On NVIDIA hardware, you have full access to the Tensor Cores.5 You can bypass high-level frameworks (PyTorch/TensorFlow) and program them using CUDA C++ or inline PTX assembly.6
Level 1: CUDA WMMA API (Warp Matrix Multiply Accumulate)
This is the standard "direct" way to program Tensor Cores without writing assembly. You use the nvcuda::wmma namespace to load data into special fragments and trigger the hardware matrix multiply.7
C++
#include <mma.h>
using namespace nvcuda;
__global__ void wmma_kernel(half *a, half *b, float *c) {
// Declare fragments (registers specifically for Tensor Cores)
wmma::fragment<wmma::matrix_a, 16, 16, 16, half, wmma::row_major> a_frag;
wmma::fragment<wmma::matrix_b, 16, 16, 16, half, wmma::col_major> b_frag;
wmma::fragment<wmma::accumulator, 16, 16, 16, float> c_frag;
// Load data from memory to Tensor Core registers
wmma::load_matrix_sync(a_frag, a, 16);
wmma::load_matrix_sync(b_frag, b, 16);
// Execute the hardware instruction
wmma::mma_sync(c_frag, a_frag, b_frag, c_frag);
// Store result
wmma::store_matrix_sync(c, c_frag, 16, wmma::mem_row_major);
}
Level 2: Inline PTX (Assembly)
If you are on the Blackwell architecture (Compute Capability 10.0+), you can use the newest mma instructions or the new TMA (Tensor Memory Accelerator) to asynchronously copy data directly from global memory into the Tensor Core shared memory clusters.8
You can inject assembly directly into your C++ code to use instructions that might not yet be exposed in the CUDA C++ API:
C++
asm volatile(
"mma.sync.aligned.m16n8k16.row.col.f32.f16.f16.f32 "
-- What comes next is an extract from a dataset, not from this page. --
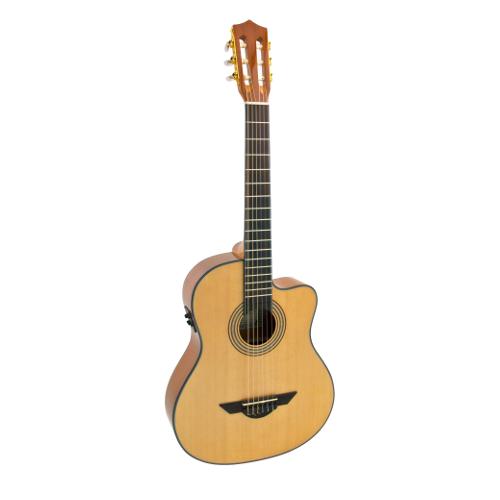 H Jimenez - Guitar - El Maestro LG3CE Electric Cutaway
"{%0, %1, %2, %3}, {%4, %5, %6, %7}, {%8, %9}, {%10, %11, %12, %13};"
: "+f"(d0), "+f"(d1), "+f"(d2), "+f"(d3)
: "r"(a0), "r"(a1), "r"(a2), "r"(a3), "r"(b0), "r"(b1), "f"(c0), "f"(c1), "f"(c2), "f"(c3)
);
Level 3: CUTLASS & CuTe
Because programming Tensor Cores directly involves complex shared-memory swizzling to avoid bank conflicts, NVIDIA engineers themselves use a template library called CUTLASS (and its core layout library CuTe).
- This is "direct programming" but with C++ templates handling the register allocation math.
- On Blackwell (GB200), this is critical because you need to coordinate the TMA (async copy engines) with the WGMMA (Warpgroup Matrix Multiply) instructions.
Summary of Differences
| Feature | Apple Neural Engine (M3/M4) | NVIDIA Tensor Core (GB200) |
|---|---|---|
| Programmability | Indirect Only (Compiler driven) | Direct (C++ or Assembly) |
| Lowest Level API | MPSGraph / Core ML | CUDA WMMA / PTX Assembly |
| Instruction Set | Private (Undocumented) | Public (PTX / SASS) |
| Data Types | Mostly Int8 / FP16 | Int4, Int8, FP8, BF16, FP16, TF32, FP64 |
| Memory Access | Managed by OS Cache | Explicit (User controls Shared Mem/TMA) |
Recommendation:
- For Apple: Use Core ML or MPSGraph. Do not attempt to program the ANE directly unless you are researching security/reverse-engineering; it is a moving target that will break your code in the next macOS update.
- For NVIDIA: If you want max performance, use CUTLASS. It generates the highly optimized pipeline (loading data -> Tensor Core math -> storing data) that is tedious to write manually in raw CUDA.